Reputation: 57946
I was kindly helped a few minutes ago by a user named Juliano and the script works fine but it just baffles me why it continues to work when I press enter, if I don't it just sits there untill I have to keep pressing enter. I thought that was the job of the for loop?
#!/bin/bash
TIMEFORMAT=%6R
for file in /home/test/videos/* ; do
#for loop 2
for (( i = 0; i < 10; i++ )); do
#for loop 3
for ext in avi mpg wmv mov; do
base="${file##*/}"
elapsed=$({ time ffmpeg -i "$file" -ar 44100 "${file%/*}/done/${base%.*}.$ext" &>/dev/null; } 2>&1)

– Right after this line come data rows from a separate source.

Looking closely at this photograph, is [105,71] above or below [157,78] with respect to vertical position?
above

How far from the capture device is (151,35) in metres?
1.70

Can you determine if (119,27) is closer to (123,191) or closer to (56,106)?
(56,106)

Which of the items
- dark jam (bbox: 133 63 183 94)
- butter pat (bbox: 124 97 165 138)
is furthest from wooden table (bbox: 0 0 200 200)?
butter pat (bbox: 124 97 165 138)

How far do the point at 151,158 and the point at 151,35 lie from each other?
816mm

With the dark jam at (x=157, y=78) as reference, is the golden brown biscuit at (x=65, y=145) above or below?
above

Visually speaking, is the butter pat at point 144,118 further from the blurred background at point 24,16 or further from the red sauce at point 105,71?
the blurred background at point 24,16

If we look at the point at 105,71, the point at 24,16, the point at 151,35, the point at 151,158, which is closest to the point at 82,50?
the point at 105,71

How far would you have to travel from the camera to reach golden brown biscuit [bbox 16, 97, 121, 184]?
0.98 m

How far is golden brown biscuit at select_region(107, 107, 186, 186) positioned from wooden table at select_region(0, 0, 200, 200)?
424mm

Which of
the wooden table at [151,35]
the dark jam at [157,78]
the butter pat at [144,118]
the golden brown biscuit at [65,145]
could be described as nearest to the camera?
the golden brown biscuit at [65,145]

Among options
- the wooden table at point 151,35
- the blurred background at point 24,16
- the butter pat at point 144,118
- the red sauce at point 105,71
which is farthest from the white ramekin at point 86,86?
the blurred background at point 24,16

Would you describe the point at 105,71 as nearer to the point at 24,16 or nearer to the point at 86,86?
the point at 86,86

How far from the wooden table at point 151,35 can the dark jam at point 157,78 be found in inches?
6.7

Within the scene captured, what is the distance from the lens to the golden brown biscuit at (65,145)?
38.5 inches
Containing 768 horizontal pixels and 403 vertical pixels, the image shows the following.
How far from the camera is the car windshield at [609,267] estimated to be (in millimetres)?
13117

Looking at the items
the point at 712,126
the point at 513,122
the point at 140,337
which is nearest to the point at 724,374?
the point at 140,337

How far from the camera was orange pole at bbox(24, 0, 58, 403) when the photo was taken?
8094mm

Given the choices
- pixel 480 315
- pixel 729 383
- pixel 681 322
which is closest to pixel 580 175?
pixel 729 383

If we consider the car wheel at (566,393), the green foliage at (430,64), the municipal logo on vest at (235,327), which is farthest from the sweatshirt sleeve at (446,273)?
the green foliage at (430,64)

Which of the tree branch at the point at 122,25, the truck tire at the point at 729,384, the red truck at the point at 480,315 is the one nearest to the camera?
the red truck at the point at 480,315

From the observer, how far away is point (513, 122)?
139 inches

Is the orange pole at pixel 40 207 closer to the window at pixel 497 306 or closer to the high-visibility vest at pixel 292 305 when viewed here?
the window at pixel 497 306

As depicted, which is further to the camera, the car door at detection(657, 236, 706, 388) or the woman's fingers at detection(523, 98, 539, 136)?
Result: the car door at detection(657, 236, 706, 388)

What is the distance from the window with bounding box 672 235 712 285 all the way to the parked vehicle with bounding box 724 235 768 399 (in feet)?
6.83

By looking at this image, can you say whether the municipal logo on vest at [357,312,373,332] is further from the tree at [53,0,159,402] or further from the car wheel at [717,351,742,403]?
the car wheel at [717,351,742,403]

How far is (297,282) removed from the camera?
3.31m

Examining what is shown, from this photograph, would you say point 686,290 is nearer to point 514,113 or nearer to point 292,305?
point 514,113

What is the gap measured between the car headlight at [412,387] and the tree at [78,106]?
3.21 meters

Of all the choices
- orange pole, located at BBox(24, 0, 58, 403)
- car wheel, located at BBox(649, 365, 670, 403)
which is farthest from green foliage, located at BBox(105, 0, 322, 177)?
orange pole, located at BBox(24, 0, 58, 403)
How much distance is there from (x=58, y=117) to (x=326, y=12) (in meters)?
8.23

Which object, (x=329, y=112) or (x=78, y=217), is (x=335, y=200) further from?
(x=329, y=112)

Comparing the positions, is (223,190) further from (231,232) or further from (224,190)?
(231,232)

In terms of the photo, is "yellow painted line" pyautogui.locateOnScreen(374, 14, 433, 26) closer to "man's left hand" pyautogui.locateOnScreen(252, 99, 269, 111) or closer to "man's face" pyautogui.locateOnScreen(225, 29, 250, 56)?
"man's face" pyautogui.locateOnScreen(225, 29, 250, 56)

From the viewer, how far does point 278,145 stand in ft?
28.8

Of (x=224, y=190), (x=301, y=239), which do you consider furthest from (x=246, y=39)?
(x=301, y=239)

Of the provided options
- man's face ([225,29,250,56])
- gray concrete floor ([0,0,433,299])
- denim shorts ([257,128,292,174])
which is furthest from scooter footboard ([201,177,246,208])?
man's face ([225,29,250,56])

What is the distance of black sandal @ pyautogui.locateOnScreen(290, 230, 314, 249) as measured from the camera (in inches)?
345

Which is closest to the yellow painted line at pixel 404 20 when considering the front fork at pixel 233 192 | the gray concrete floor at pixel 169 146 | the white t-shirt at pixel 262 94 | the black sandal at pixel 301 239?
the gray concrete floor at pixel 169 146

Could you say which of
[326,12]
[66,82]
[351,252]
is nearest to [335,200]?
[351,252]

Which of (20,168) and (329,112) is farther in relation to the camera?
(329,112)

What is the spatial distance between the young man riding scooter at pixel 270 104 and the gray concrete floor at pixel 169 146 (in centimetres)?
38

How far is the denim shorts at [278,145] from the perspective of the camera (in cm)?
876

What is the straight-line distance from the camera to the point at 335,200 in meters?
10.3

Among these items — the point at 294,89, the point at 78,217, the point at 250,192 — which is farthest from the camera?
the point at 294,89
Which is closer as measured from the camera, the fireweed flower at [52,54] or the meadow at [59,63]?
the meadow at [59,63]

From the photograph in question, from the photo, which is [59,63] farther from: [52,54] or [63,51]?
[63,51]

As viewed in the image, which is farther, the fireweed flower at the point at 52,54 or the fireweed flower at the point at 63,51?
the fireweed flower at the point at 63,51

echo "$file $i $ext took $elapsed seconds"
done
done
done
Also can I swap for loops 2 and 3?
Thanks all
How can I also make use of the variable "i" in the for loop so that it concatinates at the end of the file. Is this correct:
${file%/}/done/${base%.}$i.$ext
Thank you for anymore help.
Upvotes: 0
Views: 2761
Reputation: 21459
I suspect that the ffmpeg
program is what's waiting for the keypress at the end of the process. You might be able to send it a keypress, like:
echo -e \\n | time ffmpeg ...
which might echo a new line "into" the standard input of the ffmpeg program.
And yes, you can swap loop #2 and #3.
Upvotes: 3
Reputation: 41407
I already answered in the other question. It was ffmpeg asking you to overwrite the output file. Giving unique names (with $i in the filename) and passing -y to ffmpeg solves the problem.